A few months later, I did – with one friend at the driving wheel and another in the seat behind me. And as we drove past the bay’s rugged contours, I was surprised how little of it had changed. Stepping out of the car and on to a grassy knoll, I turned my body to the shoreline to watch the last beam of the day caress the sea. And for a split moment, I genuinely wondered if this was my grandmother’s way of welcoming me home. A place made not of bricks and mortar but the more ephemeral elements of sand, mist and shells.

Is this what a sanctuary is made from? For the ancient Greeks, the word referred to a vessel in which to keep holy things and cherished people. Which is how I think of this place now. A receptacle for remembering the woman who first brought me here, and the woman who helped me to return. On the day I heard of Hallenga’s death this year, I paid tribute to her with a picture of Whitsand Bay, and thought of my grandmother as I did so.

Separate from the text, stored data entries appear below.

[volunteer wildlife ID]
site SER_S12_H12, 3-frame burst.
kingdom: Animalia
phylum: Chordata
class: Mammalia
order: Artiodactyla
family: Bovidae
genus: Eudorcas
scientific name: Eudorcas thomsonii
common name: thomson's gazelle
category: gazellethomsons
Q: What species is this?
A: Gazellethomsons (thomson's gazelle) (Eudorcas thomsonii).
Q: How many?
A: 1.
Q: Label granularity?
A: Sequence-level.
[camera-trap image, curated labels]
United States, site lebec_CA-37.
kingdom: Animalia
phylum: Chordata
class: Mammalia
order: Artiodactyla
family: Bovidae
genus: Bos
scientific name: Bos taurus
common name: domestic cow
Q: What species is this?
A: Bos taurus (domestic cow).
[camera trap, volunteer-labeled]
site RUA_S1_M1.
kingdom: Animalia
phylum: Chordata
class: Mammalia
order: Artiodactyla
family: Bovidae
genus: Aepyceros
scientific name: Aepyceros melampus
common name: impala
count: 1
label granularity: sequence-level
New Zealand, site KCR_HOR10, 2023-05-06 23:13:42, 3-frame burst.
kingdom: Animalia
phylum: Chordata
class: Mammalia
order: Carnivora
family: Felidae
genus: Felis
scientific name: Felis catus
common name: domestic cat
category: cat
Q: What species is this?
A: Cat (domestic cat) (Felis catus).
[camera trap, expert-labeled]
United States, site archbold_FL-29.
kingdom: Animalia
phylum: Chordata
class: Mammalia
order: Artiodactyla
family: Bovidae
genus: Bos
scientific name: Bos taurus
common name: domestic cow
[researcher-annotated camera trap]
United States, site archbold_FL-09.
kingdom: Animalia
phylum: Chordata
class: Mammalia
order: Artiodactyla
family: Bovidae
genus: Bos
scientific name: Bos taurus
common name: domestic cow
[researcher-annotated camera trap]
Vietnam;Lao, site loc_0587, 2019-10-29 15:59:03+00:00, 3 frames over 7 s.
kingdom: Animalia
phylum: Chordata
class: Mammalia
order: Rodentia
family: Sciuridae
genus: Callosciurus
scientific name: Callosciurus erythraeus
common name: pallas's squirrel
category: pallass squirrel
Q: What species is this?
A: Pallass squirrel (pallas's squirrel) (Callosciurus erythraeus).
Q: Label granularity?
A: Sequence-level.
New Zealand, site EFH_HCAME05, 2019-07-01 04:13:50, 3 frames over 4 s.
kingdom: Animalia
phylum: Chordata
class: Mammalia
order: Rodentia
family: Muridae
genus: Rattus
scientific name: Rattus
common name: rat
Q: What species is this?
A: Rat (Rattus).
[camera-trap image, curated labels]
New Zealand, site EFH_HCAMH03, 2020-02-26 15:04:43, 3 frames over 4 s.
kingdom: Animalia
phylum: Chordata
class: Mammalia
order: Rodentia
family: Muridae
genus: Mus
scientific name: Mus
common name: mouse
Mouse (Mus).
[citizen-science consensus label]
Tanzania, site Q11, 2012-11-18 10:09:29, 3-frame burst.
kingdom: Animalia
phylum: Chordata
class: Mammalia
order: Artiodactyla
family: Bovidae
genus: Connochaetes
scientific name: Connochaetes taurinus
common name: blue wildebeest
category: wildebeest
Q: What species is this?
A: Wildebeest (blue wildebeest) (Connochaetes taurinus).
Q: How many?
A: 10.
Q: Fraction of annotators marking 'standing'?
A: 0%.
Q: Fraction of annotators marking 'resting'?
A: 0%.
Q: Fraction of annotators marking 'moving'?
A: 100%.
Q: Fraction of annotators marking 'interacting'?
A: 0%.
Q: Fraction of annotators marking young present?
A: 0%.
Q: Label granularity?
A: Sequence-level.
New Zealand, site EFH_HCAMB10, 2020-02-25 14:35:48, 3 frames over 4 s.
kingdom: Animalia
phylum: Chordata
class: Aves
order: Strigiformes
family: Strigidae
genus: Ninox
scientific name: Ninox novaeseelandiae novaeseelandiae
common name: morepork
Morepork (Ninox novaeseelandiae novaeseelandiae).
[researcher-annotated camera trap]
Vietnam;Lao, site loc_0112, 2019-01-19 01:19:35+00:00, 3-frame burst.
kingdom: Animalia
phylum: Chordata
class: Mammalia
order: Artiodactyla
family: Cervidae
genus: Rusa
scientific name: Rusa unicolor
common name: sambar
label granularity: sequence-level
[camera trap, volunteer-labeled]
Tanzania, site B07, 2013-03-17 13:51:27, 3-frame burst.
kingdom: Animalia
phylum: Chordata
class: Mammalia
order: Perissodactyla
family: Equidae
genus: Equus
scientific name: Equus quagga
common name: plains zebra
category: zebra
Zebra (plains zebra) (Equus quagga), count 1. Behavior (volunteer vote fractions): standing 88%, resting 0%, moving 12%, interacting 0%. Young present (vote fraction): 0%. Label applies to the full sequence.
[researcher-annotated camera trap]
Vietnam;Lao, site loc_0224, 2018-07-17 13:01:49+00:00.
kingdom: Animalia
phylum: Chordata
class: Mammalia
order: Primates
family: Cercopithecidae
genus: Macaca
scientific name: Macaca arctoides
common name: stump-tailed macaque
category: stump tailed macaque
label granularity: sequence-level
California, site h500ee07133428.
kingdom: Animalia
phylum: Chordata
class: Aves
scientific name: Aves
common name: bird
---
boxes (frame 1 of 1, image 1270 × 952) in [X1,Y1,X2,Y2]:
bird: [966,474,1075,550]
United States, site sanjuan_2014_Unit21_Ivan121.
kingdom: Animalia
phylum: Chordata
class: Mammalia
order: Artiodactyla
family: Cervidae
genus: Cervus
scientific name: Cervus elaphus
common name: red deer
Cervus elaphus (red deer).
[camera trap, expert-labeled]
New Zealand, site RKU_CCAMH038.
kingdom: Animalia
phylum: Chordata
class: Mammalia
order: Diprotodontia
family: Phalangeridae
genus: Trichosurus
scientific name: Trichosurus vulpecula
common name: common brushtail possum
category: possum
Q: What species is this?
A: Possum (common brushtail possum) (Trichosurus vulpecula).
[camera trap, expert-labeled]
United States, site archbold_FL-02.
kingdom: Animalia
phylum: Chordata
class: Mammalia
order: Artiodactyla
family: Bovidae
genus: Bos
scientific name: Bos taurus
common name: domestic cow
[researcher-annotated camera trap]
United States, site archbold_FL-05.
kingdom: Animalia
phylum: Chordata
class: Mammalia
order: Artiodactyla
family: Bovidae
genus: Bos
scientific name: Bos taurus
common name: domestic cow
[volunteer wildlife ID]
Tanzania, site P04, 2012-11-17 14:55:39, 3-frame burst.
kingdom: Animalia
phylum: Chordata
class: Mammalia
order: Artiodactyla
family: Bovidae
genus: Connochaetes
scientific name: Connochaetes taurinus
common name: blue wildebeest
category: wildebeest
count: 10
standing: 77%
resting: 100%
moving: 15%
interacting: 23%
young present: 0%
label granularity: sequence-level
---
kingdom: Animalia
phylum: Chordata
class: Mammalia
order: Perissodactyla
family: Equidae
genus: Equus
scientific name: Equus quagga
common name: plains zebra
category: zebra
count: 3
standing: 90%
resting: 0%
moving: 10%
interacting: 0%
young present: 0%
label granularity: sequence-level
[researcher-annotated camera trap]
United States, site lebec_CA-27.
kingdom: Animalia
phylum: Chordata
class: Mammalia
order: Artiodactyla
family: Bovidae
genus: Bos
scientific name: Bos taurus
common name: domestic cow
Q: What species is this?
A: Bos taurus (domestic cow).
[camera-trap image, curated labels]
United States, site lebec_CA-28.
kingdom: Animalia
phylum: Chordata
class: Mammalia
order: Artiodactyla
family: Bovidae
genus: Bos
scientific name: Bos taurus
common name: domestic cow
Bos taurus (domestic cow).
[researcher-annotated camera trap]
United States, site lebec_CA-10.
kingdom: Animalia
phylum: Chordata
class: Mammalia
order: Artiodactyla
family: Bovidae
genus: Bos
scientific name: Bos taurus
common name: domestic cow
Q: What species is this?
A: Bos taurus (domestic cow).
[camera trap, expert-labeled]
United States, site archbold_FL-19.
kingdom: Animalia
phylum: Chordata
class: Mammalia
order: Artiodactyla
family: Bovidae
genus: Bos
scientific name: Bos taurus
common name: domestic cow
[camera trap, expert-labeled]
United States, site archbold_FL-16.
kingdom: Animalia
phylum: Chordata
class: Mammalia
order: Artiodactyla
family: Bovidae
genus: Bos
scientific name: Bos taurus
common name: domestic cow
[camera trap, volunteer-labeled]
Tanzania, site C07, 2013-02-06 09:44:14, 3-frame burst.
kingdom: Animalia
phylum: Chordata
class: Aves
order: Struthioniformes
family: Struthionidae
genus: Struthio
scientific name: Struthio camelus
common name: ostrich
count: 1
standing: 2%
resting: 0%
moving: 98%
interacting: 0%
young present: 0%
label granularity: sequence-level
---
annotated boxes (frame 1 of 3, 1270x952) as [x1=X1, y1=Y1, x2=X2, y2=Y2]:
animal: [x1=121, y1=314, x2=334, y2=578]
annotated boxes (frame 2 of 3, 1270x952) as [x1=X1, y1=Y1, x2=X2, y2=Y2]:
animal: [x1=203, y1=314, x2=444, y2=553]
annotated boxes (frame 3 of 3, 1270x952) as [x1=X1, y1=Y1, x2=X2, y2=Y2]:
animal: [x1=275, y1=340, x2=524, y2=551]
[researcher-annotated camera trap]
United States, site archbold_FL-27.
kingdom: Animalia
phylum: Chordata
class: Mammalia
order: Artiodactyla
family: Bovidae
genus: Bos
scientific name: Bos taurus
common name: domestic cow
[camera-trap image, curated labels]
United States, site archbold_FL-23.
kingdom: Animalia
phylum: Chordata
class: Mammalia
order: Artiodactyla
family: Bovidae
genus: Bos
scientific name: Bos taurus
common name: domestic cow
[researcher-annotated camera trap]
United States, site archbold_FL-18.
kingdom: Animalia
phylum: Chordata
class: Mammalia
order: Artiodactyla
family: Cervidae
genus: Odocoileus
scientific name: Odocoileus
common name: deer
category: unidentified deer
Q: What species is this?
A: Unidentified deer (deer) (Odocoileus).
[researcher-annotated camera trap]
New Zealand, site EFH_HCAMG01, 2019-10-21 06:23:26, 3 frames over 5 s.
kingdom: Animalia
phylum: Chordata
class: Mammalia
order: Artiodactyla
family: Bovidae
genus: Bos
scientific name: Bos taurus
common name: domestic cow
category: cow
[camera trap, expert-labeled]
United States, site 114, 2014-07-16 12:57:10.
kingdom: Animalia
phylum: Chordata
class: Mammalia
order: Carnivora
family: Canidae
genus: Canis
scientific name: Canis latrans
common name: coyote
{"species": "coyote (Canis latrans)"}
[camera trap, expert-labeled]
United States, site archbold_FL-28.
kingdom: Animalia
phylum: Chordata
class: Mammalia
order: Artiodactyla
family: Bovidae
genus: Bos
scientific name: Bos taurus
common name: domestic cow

“No one could touch us there,” my mother said to me recently when I asked her what The Haven meant to her during those years. Like many Poles who emigrated in the mid-1950s, she came to this country seeking a place of safety. And perhaps it is this longing for refuge that has infused my own over the years – especially now, as I think about the pull that those towering cliffs still have on me.

On the last day my friends and I spent in Hallenga’s cabin, we zigzagged the cliff with a calmer circumspection than I had as a child. Yet the feeling of sanctuary felt strangely unchanged. It was a moment that brought me back to those carefree days in 1988. A homecoming of sorts. Just me and the sea.